There could be a dozen different explanations for this boy's unpleasant intensity. Perhaps he was a simple case of mental disadvantage. Perhaps there was abuse. Perhaps an occult village ceremony, performed in an attempt to correct his mental handicap, opened the unknowing child up for outright demonic possession. I'll probably never know. In the meantime, this boy stands out in my mind as one of the most remarkable encounters I had on my non-stop, episodic eighth day of my journey through India.
The first image in this series contains nudity. [nsfw]
Travel Blog: India, Day 8 - The kids at the riverbank.
While at my host's cheerful home village, an oasis in the middle of abject and depressed poverty state in India, we met a group of children doing laundry in the nearby river. Let me see...
A gaggle of village kids. India. A river. An open field of epic proportions.
Why, yes, a photo op was in order.
Every time I visit India, I am always amazed and overjoyed by the people's capacity for kindness, unhindered friendliness and hospitality, and their sheer willingness to participate. Shy though they were, this group of children stayed true to Indian hospitality by eagerly smiling and waving at the camera when I started clicking the shutter. They giggled and laughed elatedely when I turned the SLR around showed them their photos in the camera's monitor. I took dozens of photos of the little guys. I don't know what these children's lives are like on a normal day, but in that environment, with those kinds of smiles, they made this scene look absolutely idyllic.
India, Day 8 - Village Outreach
Recapping day seven took forever. It was like flying west--the day just never ends. After arriving in my second location and being greeted by the "cast of thousands" that live with my hosts, we all took a good night's sleep and were up with the sun the next morning. The day began with a group devotional before the orphans went to school. If you have never heard a group prayer in India, it's a unique thing. Everyone prays aloud simultaneously, and I have to confess that it caught me off guard when I first heard it.
Devotions over, kids at school and breakfast eaten, my host and I set off in the Bolero once again. Our project for the day was village outreach. This area is home to a myriad of transient "gypsies" who move in during the harvest seasons, live lightly on the land until the harvest is over, then move on. We went to reach out and speak with these people. We didn't take any gifts, we didn't raise a tent, we just walked up, spoke to the people, and moved on.
More than anything else, this felt like pure missions work. My host reminded me of Paul. Go into the center of a community, speak, and continue on your path. It was at this point during the trip that I began reading through the book of Acts in earnest, trying to learn from the example of Paul, whose restless and often reckless devotion to his calling has been matched by very few individuals since. This week, I would read, watch and learn.
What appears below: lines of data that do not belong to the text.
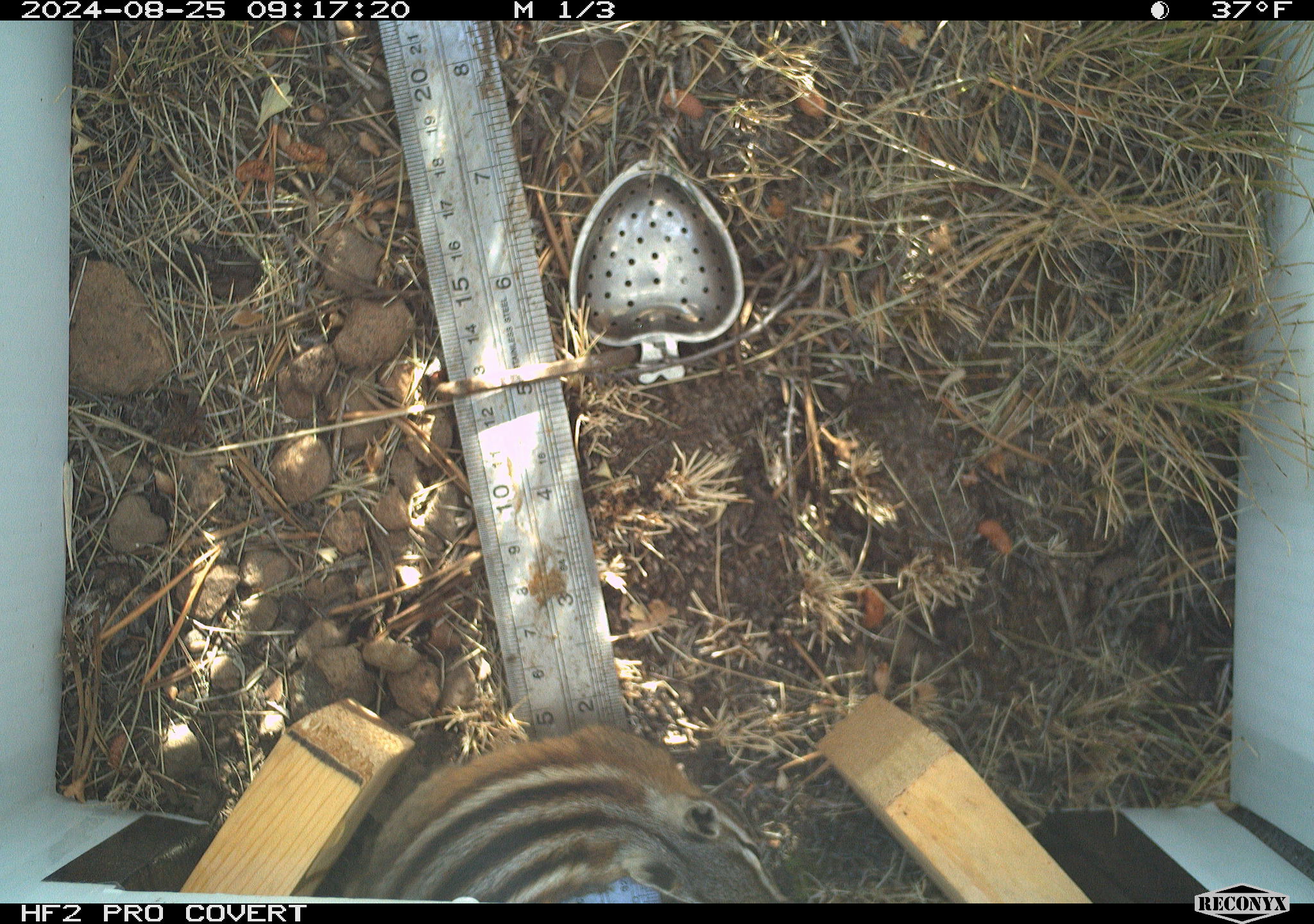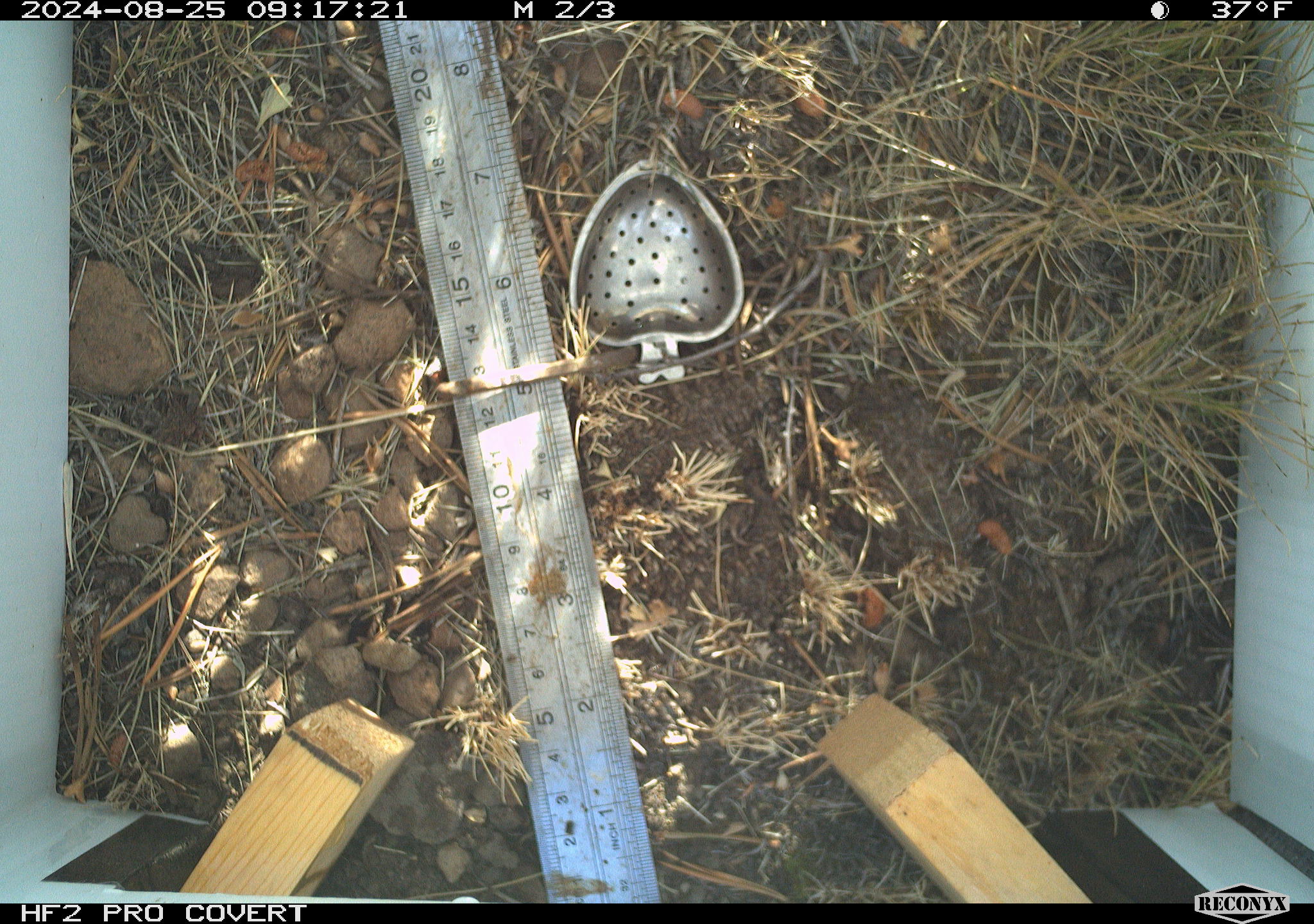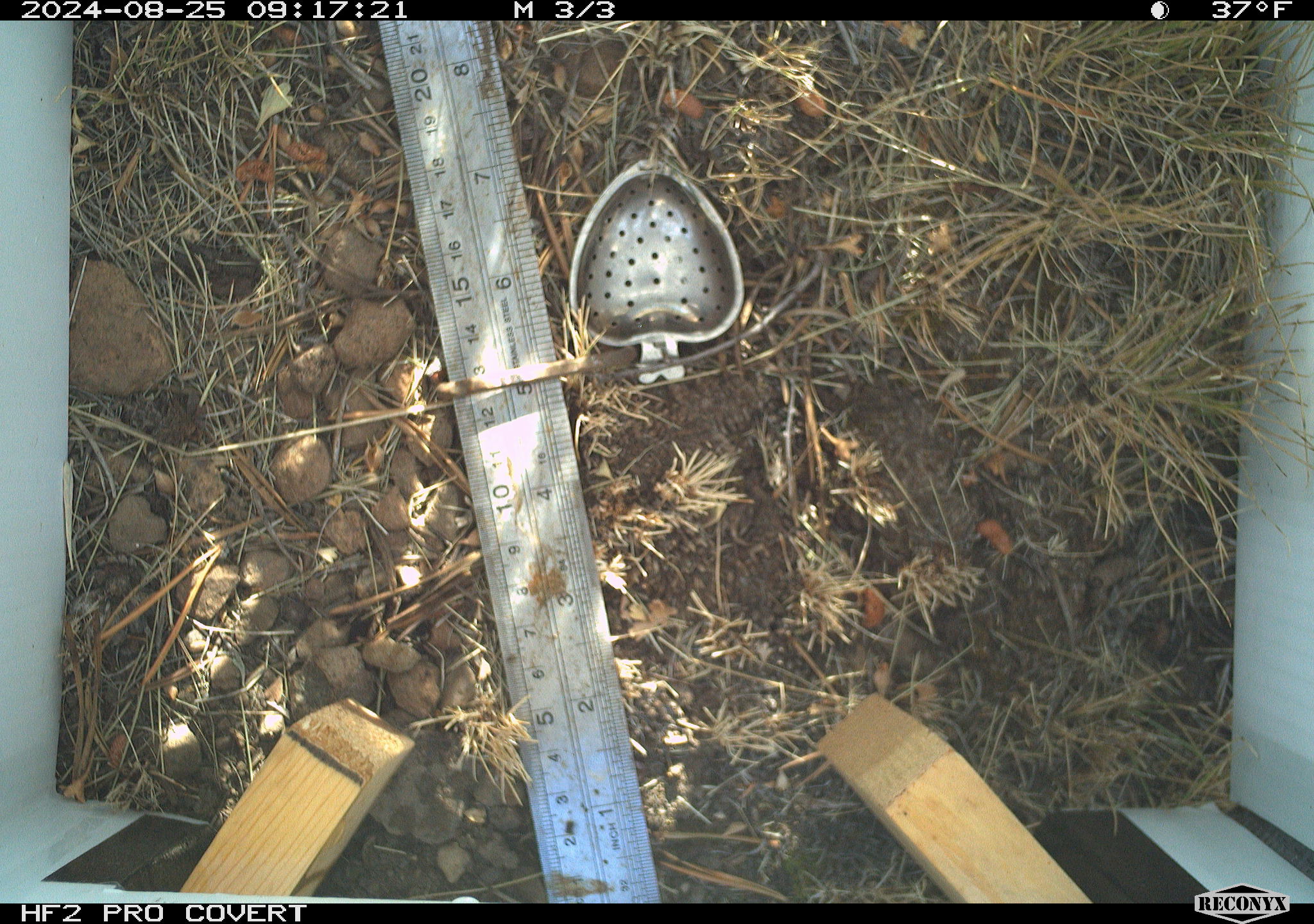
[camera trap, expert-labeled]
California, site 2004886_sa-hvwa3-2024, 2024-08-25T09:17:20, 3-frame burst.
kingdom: Animalia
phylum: Chordata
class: Mammalia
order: Rodentia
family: Sciuridae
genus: Neotamias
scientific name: Neotamias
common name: western chipmunks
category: neotamias species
Poverty is hard to look at, no matter where you are in the world. But poverty without hope is even worse. When you walk into a mass of crude tents to visit a people group who neither know nor have imagined a life any better than the one into which they were born, it's hard to watch. And we had nothing to offer. We couldn't make their lives any better materially, and we did not lead them to believe that we could. We simply tried to give them a little hope. I don't know what kind of impact our visits had on the people we spoke to, but we can hope that they took it to heart.